Donald Koss received his B.S. degree from the University of Minnesota and the M.S. and Ph.D. degrees from Yale University with a major in metallurgy. After a post-doctoral study at Oxford University and four years at Pratt and Whitney Aircraft, he joined the faculty of the Department of Metallurgical Engineering at Michigan Technological University. In 1986, Dr. Koss came to Penn State University as Chairman of Metals Science and Engineering (until 1995) and Professor of Materials Science and Engineering. He has also been a visiting scientist at the Los Alamos National Laboratory during two sabbatical leaves.
The research of Professor Koss has primarily examined the deformation and fracture behavior of metallic materials.
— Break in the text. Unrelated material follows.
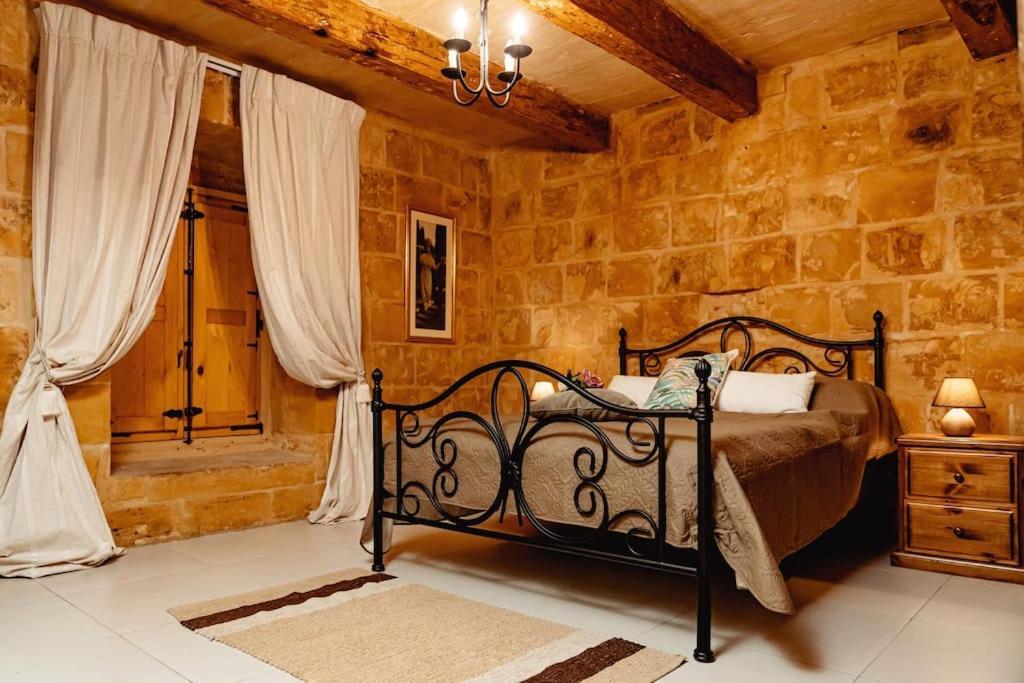 Enchanting 2Bdr Townhouse In Valletta Centre! Ngoại thất bức ảnh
His past research has ranged from the mechanisms of ductile fracture to the influence of processing history on the resulting deformation and failure behavior of steels, titanium, and aluminum alloys. After retirement, Professor Koss interacted extensively with Professor Motta in research programs focusing on the effects of hydrogen on the microstructural evolution and fracture behavior of the zirconium alloy, Zircaloy-4, used extensively in nuclear power reactors. Professor Koss has authored or co-authored about 170 technical publications.
Deformation and fracture behavior of metallic materials.
Influence of microstructure on mechanical properties.
Effect of stress state on structure and properties of structural alloys.